THINGS TO DO
1. Please quote the famine article word for word, beginning at "As usual, few" and stopping after "supplies more secure.".
2. Condense the paragraph of the famine article that opens "According to the Danish academic" into a shorter version that keeps its main facts.

EXCERPT PROVIDED
########
Famines Are Caused by Awful Governments -- So Stop Giving Those Awful Governments Money

By Hannan, Dan | Examiner (Washington, D.C.), The, March 2, 2017 | Go to article overview

Famines Are Caused by Awful Governments -- So Stop Giving Those Awful Governments Money


Hannan, Dan, Examiner (Washington, D.C.), The


"Famine in South Sudan." When I was growing up in the 1970s, it would have been an unremarkable headline. In those days, we were horribly habituated to images of African kids with matchstick legs and bloated bellies. Now, though, such headlines are startling, and for the best of reasons: Famines are slowly being eradicated.

According to the Danish academic Bjorn Lomborg, 1.7 million children died from malnutrition in the first decade of this century. A shocking number, to be sure; but it had fallen by 60 percent since the 1950s, despite the world population more than doubling in that time.

As usual, few saw the good news coming. "The battle to feed all humanity is over," wrote Paul Ehrlich in 1968. "Hundreds of millions are going to starve to death." In fact, when he wrote those words, hunger was already in retreat. New strains of cereals, resistant to parasites and capable of growing at broader latitudes, were transforming food production. Chemical fertilizers enabling vast gains in yield. No less important, countries which had pursued "food security" as a paramount policy goal began to open up their economies, buying at world prices and so, paradoxically, making their food supplies more secure.
########
SUPPLIED DATA
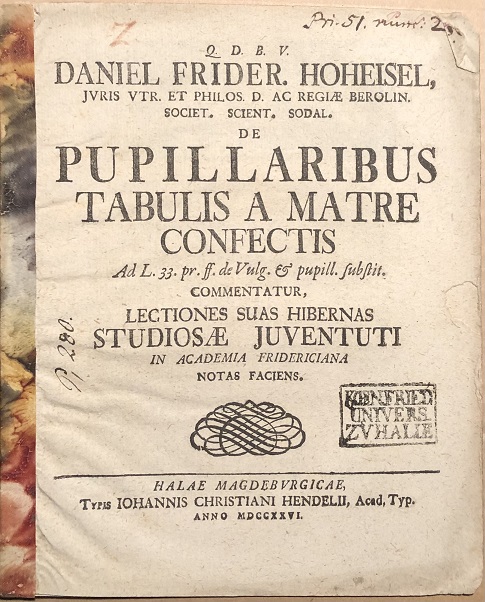 Image for Q.D.B.V. Daniel Frider. Hoheisel .... De Pupillaribus Tabulis A Matre Confectis Ad L. 33. pr. ff. de Vulg. & pupill. substit. Commentatur, Lectiones Suas Hibernas Studiosae Juventuti in Academia Fridericiana. Notas Faciens.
########
TASK-BY-TASK RESULTS
1.
As usual, few saw the good news coming. "The battle to feed all humanity is over," wrote Paul Ehrlich in 1968. "Hundreds of millions are going to starve to death." In fact, when he wrote those words, hunger was already in retreat. New strains of cereals, resistant to parasites and capable of growing at broader latitudes, were transforming food production. Chemical fertilizers enabling vast gains in yield. No less important, countries which had pursued "food security" as a paramount policy goal began to open up their economies, buying at world prices and so, paradoxically, making their food supplies more secure.

2. Danish academic Bjorn Lomborg reports that 1.7 million children died of malnutrition in this century's first decade. That shocking figure is still 60 percent lower than in the 1950s, even though world population more than doubled over that period.